Neural networks speed up estimates of matrix condition numbers for large sparse systems
This paper introduces a fast, data-driven way to estimate the condition number of large sparse matrices using graph neural networks (GNNs).
This paper introduces a fast, data-driven way to estimate the condition number of large sparse matrices using graph neural networks (GNNs). The condition number is a simple number that measures how sensitive the solution of a linear system is to small changes in the input. Exact computation is costly for large problems, so the authors train a neural model to predict the number quickly from compact features of the matrix.
The researchers build a feature extractor that turns a sparse matrix into a fixed-length vector of descriptors. These descriptors capture structure (size and sparsity), diagonal entries, several matrix norms, measures of diagonal dominance, row sparsity patterns, statistics of nonzero values, and simple eigenvalue bounds based on Gershgorin disks. The extractor runs in time proportional to the number of nonzeros plus the matrix dimension, written O(nnz + n), so it is cheap for typical sparse matrices.

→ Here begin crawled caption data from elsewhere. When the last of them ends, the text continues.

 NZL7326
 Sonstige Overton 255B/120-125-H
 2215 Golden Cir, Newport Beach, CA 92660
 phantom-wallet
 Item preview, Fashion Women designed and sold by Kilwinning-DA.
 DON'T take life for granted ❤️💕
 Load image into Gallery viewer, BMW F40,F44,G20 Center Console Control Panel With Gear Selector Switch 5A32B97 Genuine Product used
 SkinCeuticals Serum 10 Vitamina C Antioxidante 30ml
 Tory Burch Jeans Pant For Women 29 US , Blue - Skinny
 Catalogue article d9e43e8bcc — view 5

On top of these features they train a neural model to predict the logarithm (base ten) of either the inverse norm of the matrix or the full condition number. The log transform stabilizes learning when values vary widely. At inference time the model outputs the log estimate, which is then exponentiated and combined with an exactly computable matrix norm when appropriate. The paper presents two prediction schemes and reports experiments for both 1-norm and 2-norm condition-number estimation.

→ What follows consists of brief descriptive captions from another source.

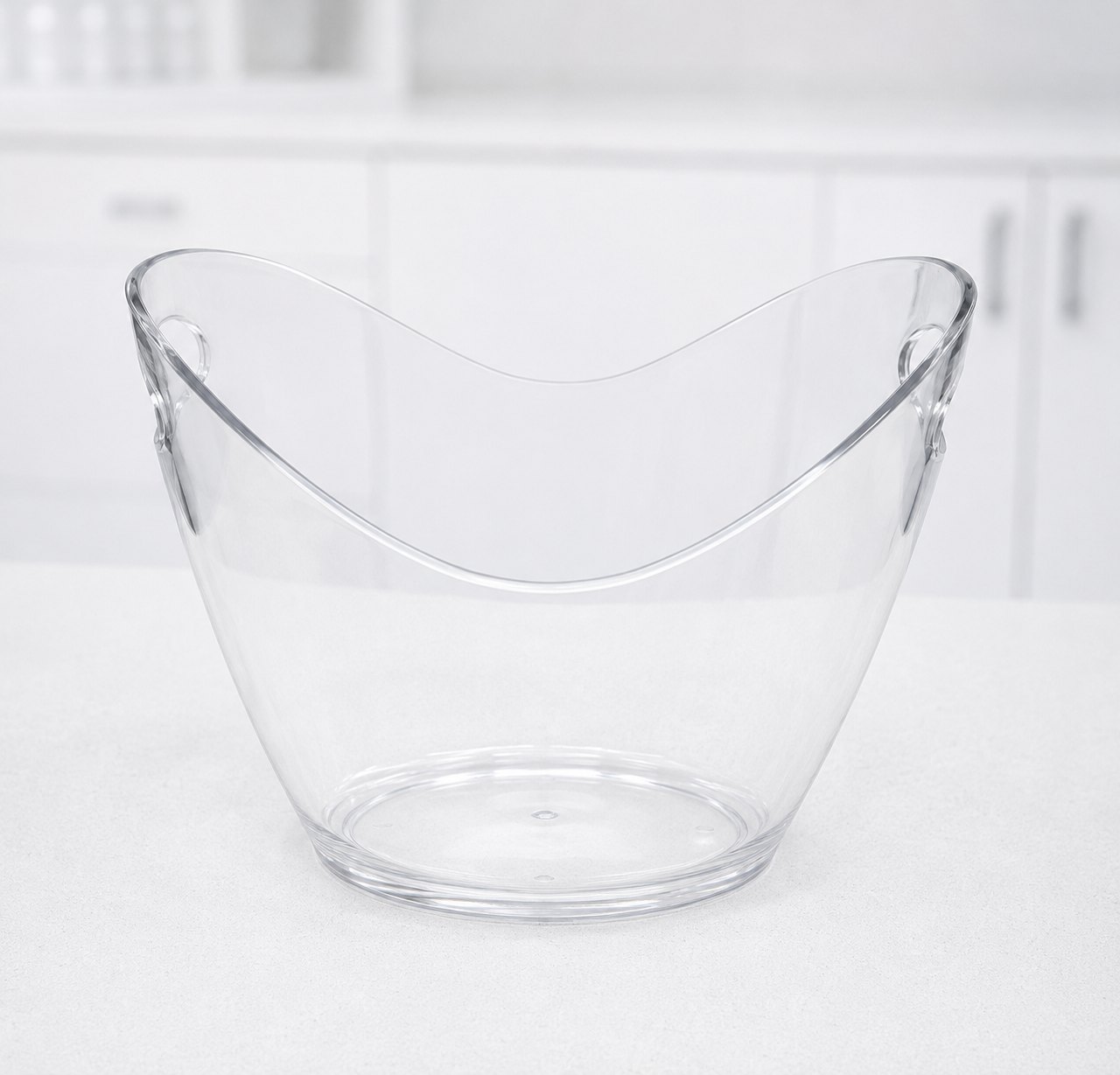 Beginner Saline Immersion Photography Kit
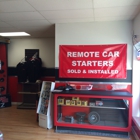 Xclusive Auto Sports-Repair & Custom Installations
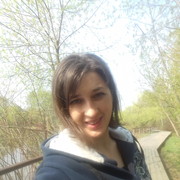  ,   , 46 ,   ,   , c 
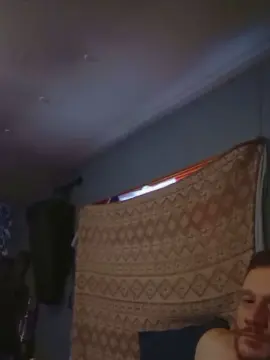 Cam4 Watch Live Sex Cams of 420rebel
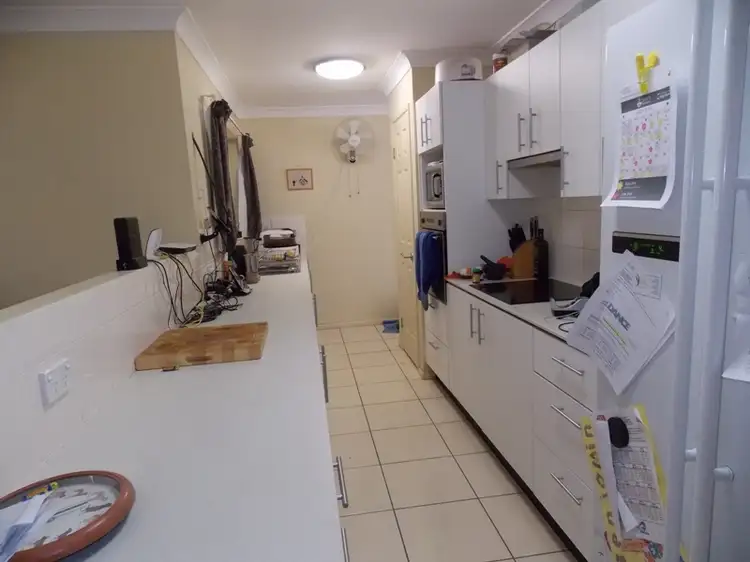 Fourth view of Homely rural property listing, 483 Wattle Camp Road, Nanango QLD 4615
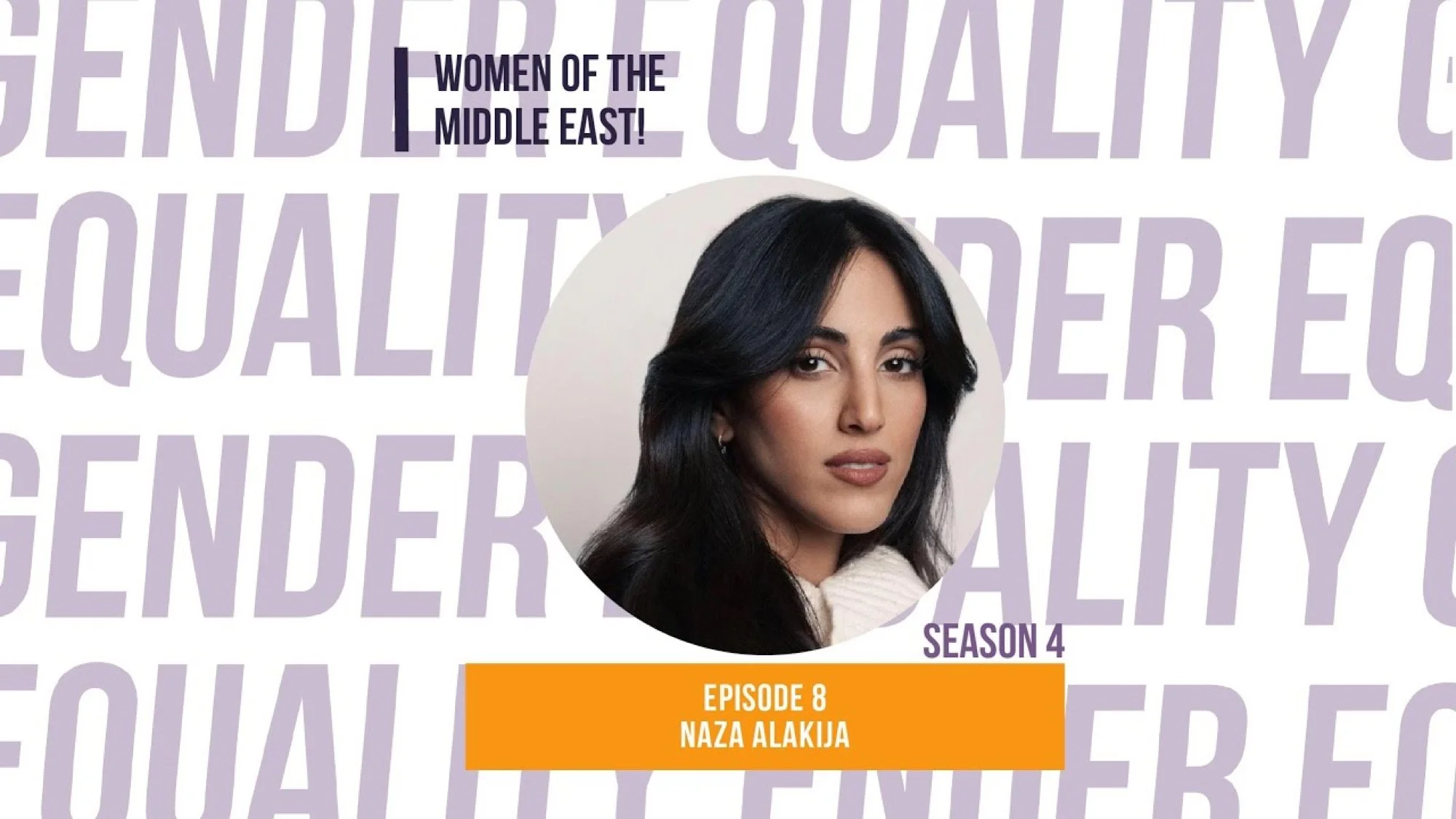 S4 Ep 8: Education, Philanthropy, and Women's Empowerment featuring Naza Alakija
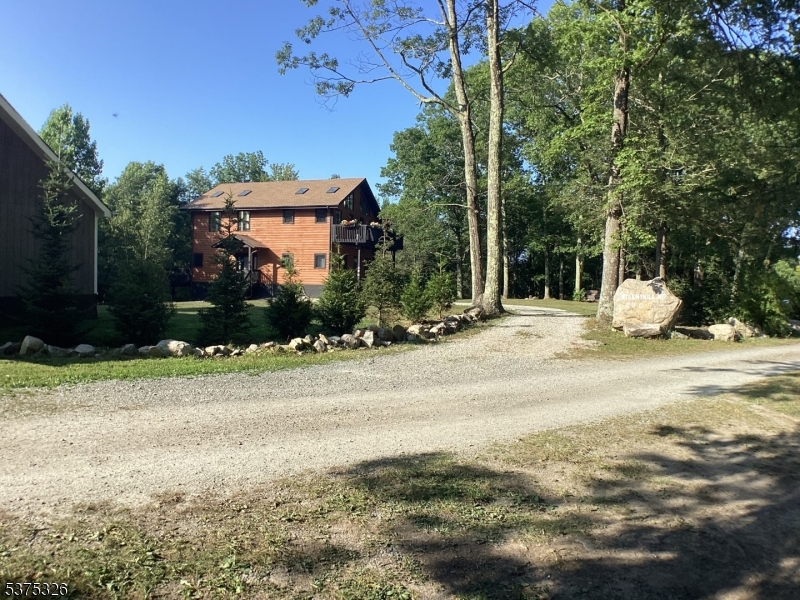 property viewer photo 28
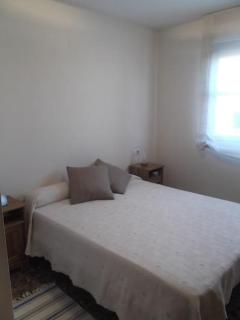 Apartamento Les Agulles - Castellón de la Plana - 5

According to the authors, this approach gives large speedups compared with classical iterative estimators such as the Hager–Higham method for the 1-norm and Lanczos-type methods for the 2-norm. They report sub-millisecond inference times and claim acceptable relative error in their tests. The method is presented as the first use of graph learning techniques for condition-number estimation and is positioned as a fast, approximate alternative for large sparse systems.